Le protectionnisme, ce n’est pas la même chose que la souveraineté économique. Le discours sur la souveraineté économique a été lancé par Croissance plus durant le Covid. J’avais initié un groupe de travail sur ce thème car j’avais été choqué par la pénurie de masques et la concurrence effrénée pour s’en procurer jusque sur les tarmacs des aéroports. J’ai vu la débandade industrielle et j’ai d’ailleurs fait partie du consortium qui s’est créé pour produire des respirateurs.
Pourquoi cette notion de souveraineté est importante ? Si vous avez un match de football avec un arbitre qui s’assure que les règles sont respectées par les deux équipes, ce n’est pas du protectionnisme, c’est s’assurer que les règles sont équitables.
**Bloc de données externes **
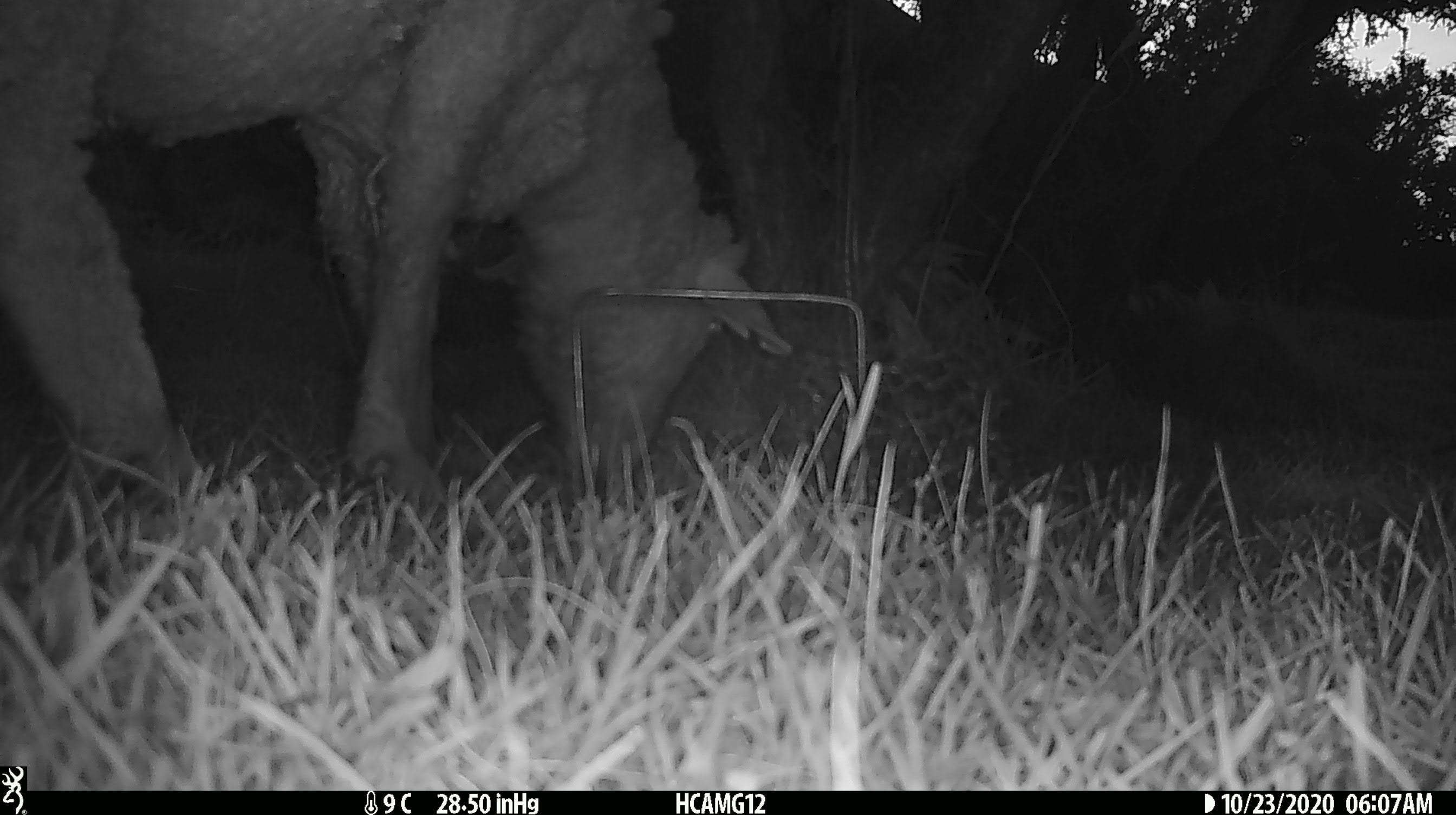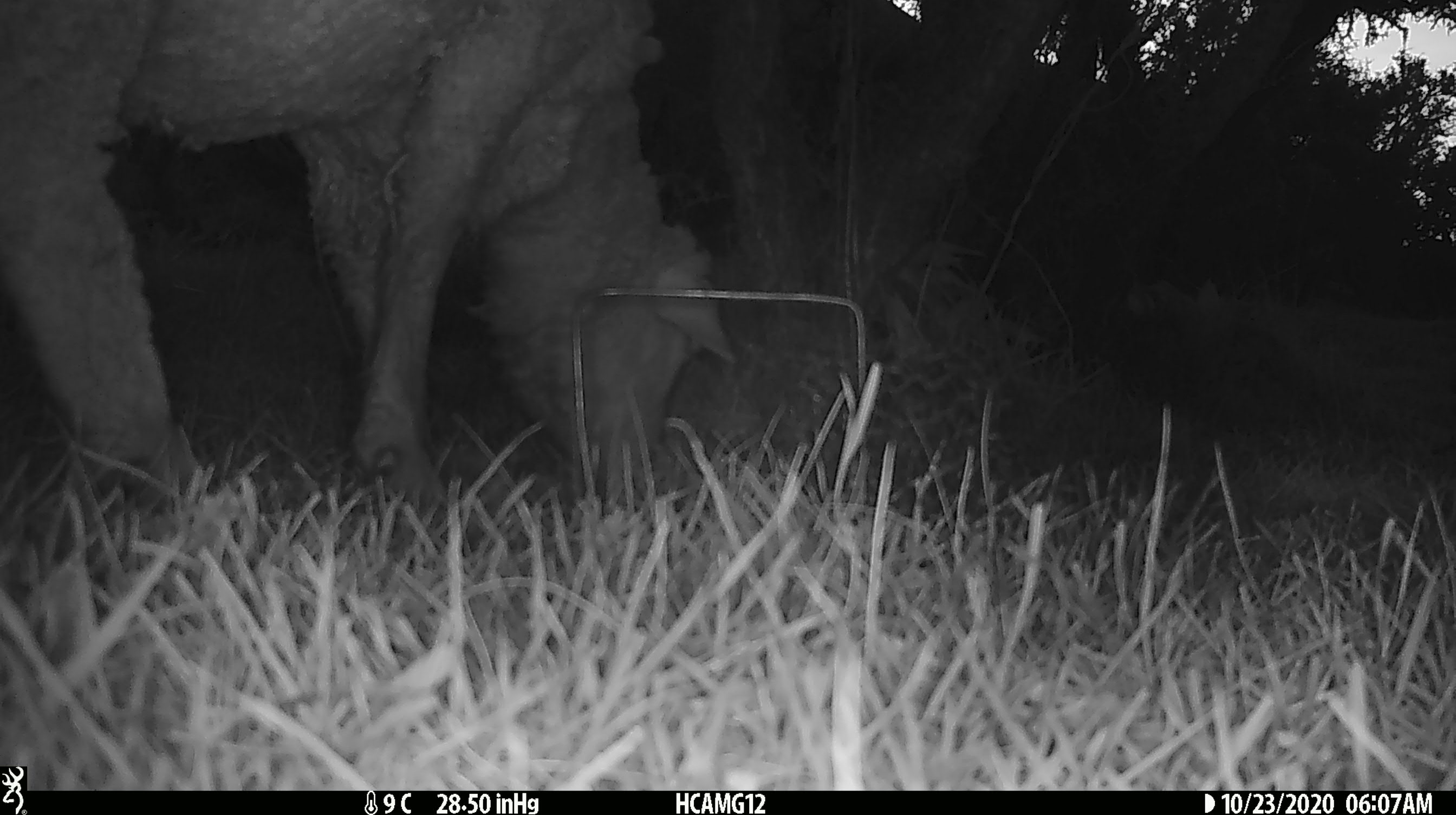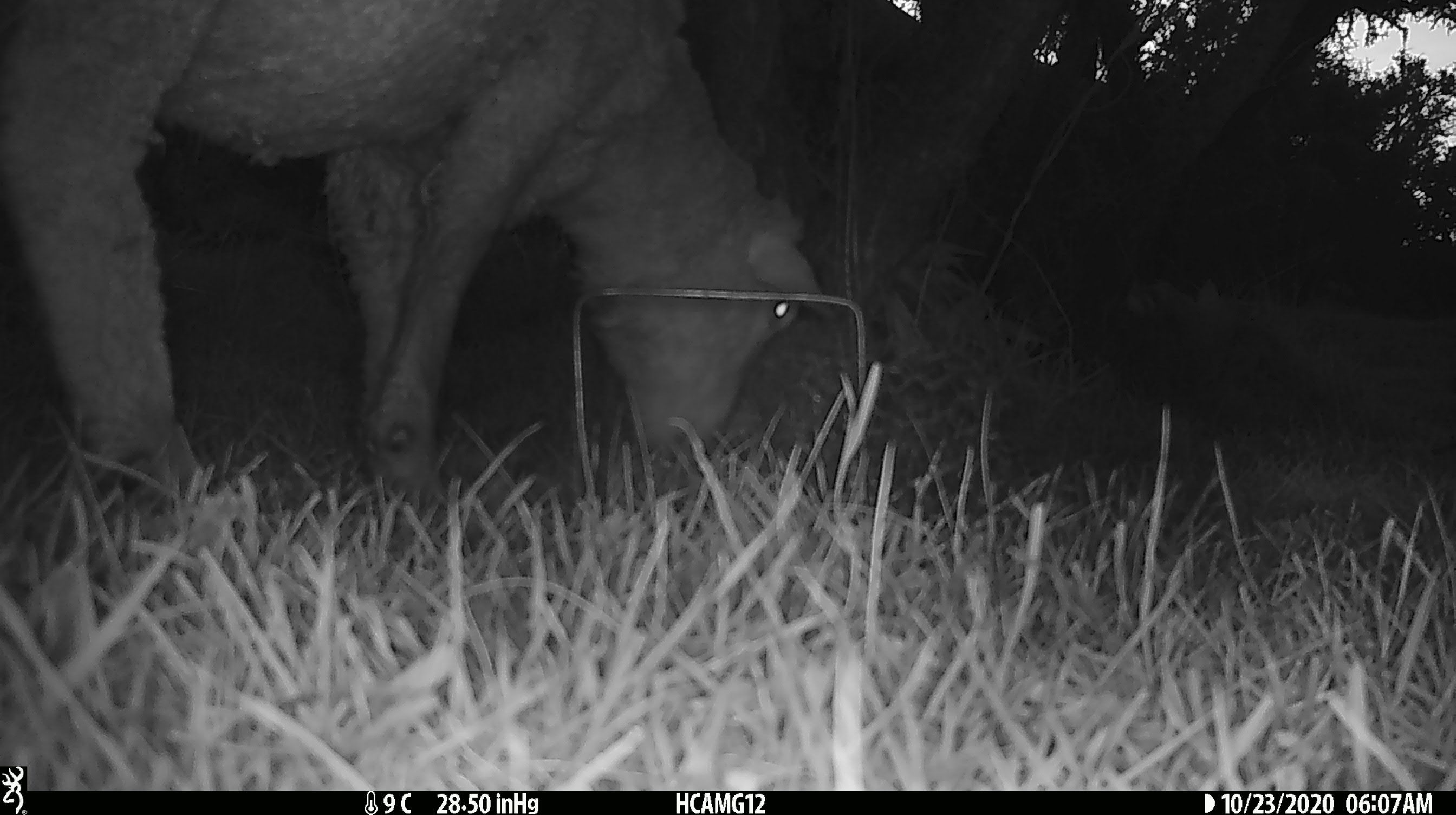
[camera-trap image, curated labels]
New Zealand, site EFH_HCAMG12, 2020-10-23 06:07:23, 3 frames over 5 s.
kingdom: Animalia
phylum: Chordata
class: Mammalia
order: Artiodactyla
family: Bovidae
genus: Ovis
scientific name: Ovis aries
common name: domestic sheep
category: sheep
Sheep (domestic sheep) (Ovis aries).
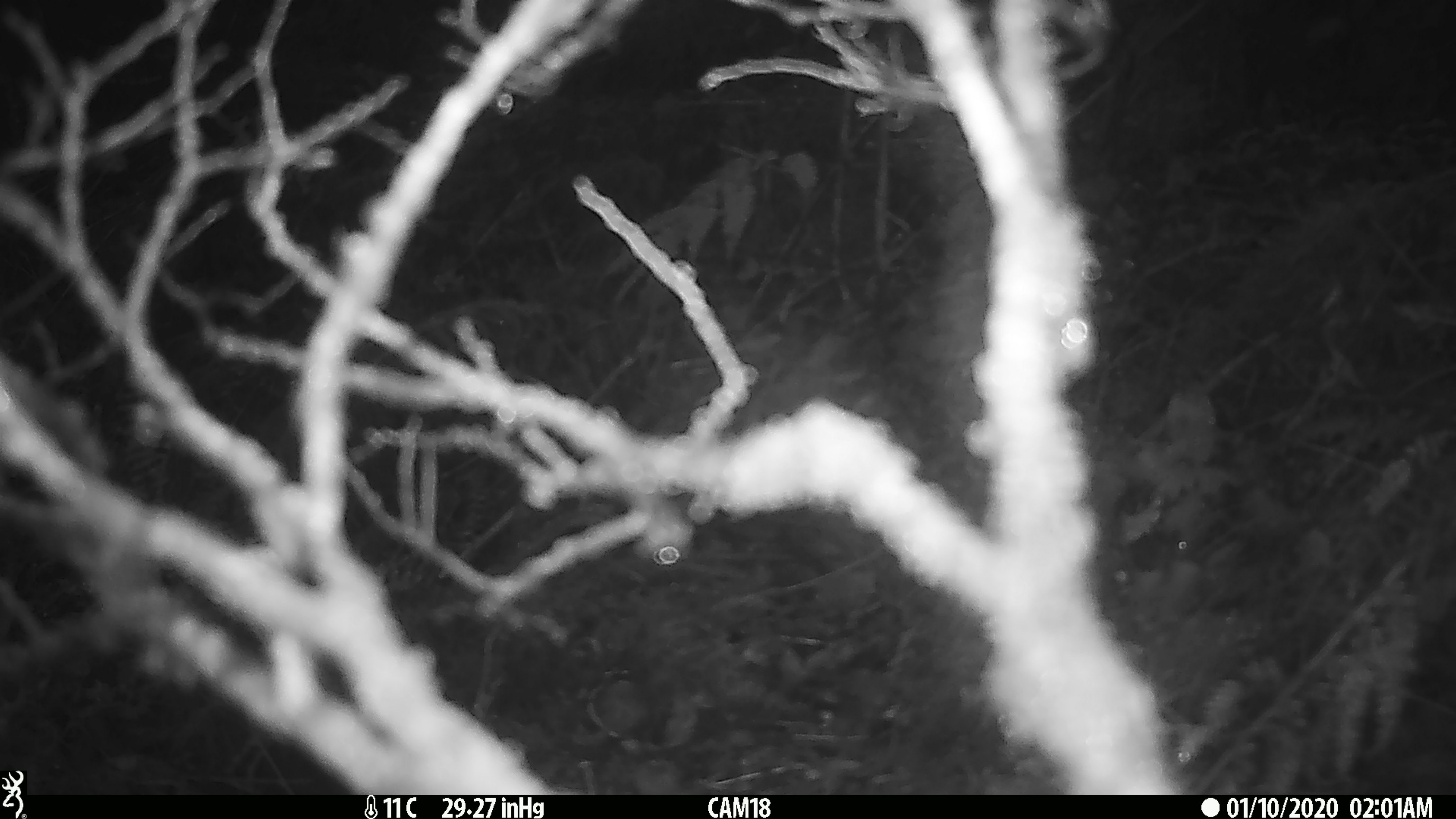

Quand les entreprises chinoises font venir en Europe des tas de produits qui ne répondent pas aux critères CEE parce que ces acteurs ont fait de l’auto-certification et de l’auto-marquage, dans un entrepôt au Havre avec la complicité de certains, s’y opposer n’est pas être protectionniste, cela touche au respect des règles. Je le pense comme je le dis, les Chinois sont les champions du monde de la tricherie !
En revanche, si on veut taxer les produits chinois parce qu’ils ont dix ans d’avance technologique, comme les véhicules électriques, cela ressemble plus à du protectionnisme. Le fait est que l’Union européenne a été frappée d’angélisme pendant des années, notamment sur le poids de l’Etat et de ses subventions dans l’économie chinoise, alors que les règles de l’OMC lui auraient permis d’agir plus tôt.
La souveraineté est une chose, le protectionnisme en est une autre. Si vous bloquez les importations, on vous bloquera vos exportations. Le protectionnisme est un jeu où tout le monde est perdant. Et nous, si on n’exporte plus, on n’existe plus. C’est en cela que je suis inquiet de la montée du protectionnisme.